As well as being a civilisation and empire that stretched from Britain in the West to Egypt and Persia in the East, Rome was also an idea, an approach to life which, in its most ideal expression, attempted to unite different peoples under universal moral principles and accelerate a flourishing of inner and outer development. An ideal whereby individuals from all regions and backgrounds could in theory fulfil their potential.

In this part of the course, we will look at the idea of the citizen as a conscious being, and Rome’s contribution of the concept of a ‘citizen of the world’.

One of the guiding lights of Roman civilization was the philosophy of Stoicism. Although Greek in origin, it appealed to the practical and moral spirit of the Romans and became what one writer called ‘the religion of the Roman empire’, an inspiring ideal of personal integrity and global citizenship. We will then look at some of the key Stoic philosophers of Rome: Marcus Aurelius, Seneca and Epictetus.
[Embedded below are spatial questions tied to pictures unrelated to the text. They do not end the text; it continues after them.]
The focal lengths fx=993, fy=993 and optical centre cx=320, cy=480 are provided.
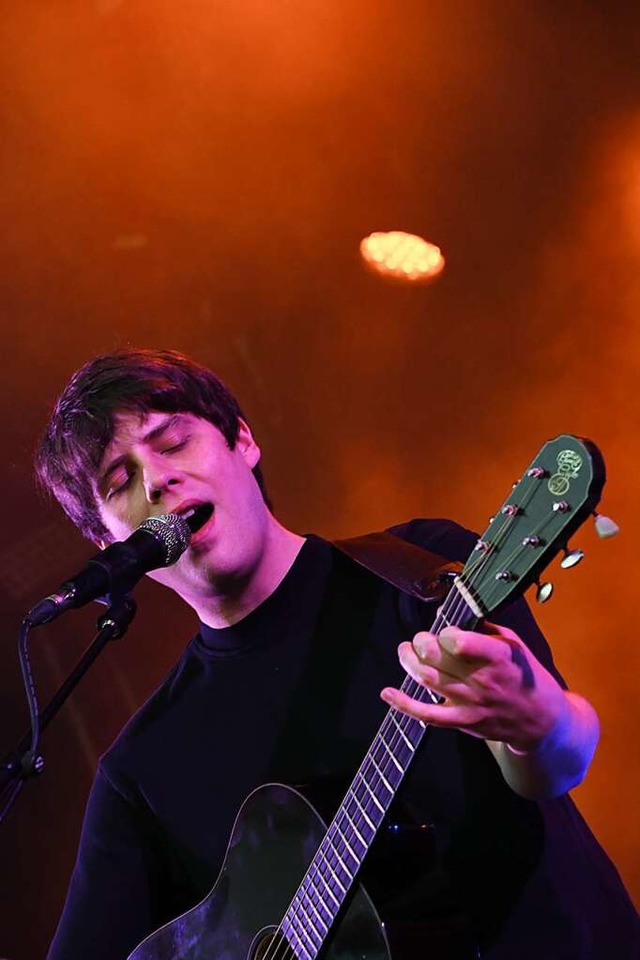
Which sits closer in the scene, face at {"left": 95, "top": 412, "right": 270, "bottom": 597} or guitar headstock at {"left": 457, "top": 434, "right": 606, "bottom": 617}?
guitar headstock at {"left": 457, "top": 434, "right": 606, "bottom": 617}

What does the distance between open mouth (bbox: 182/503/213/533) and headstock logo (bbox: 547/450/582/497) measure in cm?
96

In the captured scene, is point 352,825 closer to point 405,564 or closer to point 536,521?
point 405,564

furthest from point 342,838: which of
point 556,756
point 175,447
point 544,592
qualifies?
point 175,447

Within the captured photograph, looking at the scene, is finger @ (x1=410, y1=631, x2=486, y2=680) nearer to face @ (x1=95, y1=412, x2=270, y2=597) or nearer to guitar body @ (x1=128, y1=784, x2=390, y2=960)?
guitar body @ (x1=128, y1=784, x2=390, y2=960)

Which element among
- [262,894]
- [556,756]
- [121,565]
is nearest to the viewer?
[556,756]

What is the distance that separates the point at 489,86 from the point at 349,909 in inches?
134

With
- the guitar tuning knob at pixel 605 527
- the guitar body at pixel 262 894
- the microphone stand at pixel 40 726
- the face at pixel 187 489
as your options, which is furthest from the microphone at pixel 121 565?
the guitar tuning knob at pixel 605 527

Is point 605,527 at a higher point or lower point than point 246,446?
lower

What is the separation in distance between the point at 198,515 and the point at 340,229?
7.36 ft

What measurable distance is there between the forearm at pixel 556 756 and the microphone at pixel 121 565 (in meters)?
0.68

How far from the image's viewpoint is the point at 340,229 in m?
4.06

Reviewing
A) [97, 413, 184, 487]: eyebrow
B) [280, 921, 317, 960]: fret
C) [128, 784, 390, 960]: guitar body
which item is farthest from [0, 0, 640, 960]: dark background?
[280, 921, 317, 960]: fret

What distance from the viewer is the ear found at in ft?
8.25

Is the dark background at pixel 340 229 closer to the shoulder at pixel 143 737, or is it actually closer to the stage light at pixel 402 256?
the stage light at pixel 402 256
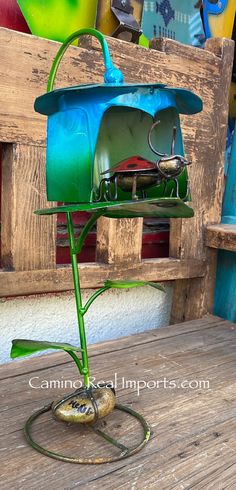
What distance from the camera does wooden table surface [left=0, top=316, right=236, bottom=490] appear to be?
624 mm

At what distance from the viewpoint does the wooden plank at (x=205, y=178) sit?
1318mm

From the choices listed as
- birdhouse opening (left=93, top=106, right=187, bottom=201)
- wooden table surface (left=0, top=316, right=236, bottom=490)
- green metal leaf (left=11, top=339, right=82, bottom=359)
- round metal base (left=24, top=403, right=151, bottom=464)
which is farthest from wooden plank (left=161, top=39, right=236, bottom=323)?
green metal leaf (left=11, top=339, right=82, bottom=359)

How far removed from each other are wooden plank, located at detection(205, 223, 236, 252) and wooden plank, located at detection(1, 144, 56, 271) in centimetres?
47

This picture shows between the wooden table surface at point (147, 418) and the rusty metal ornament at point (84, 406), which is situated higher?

Marcus Aurelius (Roman emperor), Seneca (politician) and Epictetus (slave) are three completely different personalities who lead completely different lives  but who developed most of the Stoic thought we know today. Even in 21st century Stoic thought and writing, “Meditations” by Marcus Aurelius, numerous essays and letters from Seneca and Epictetus’ “The Art of Living” remain relevant, engaging and applicable in day to day life.

Roman Stoicism promoted timeless human values such as courage and strength in adversity, and the cultivation of inner freedom through mastery of oneself.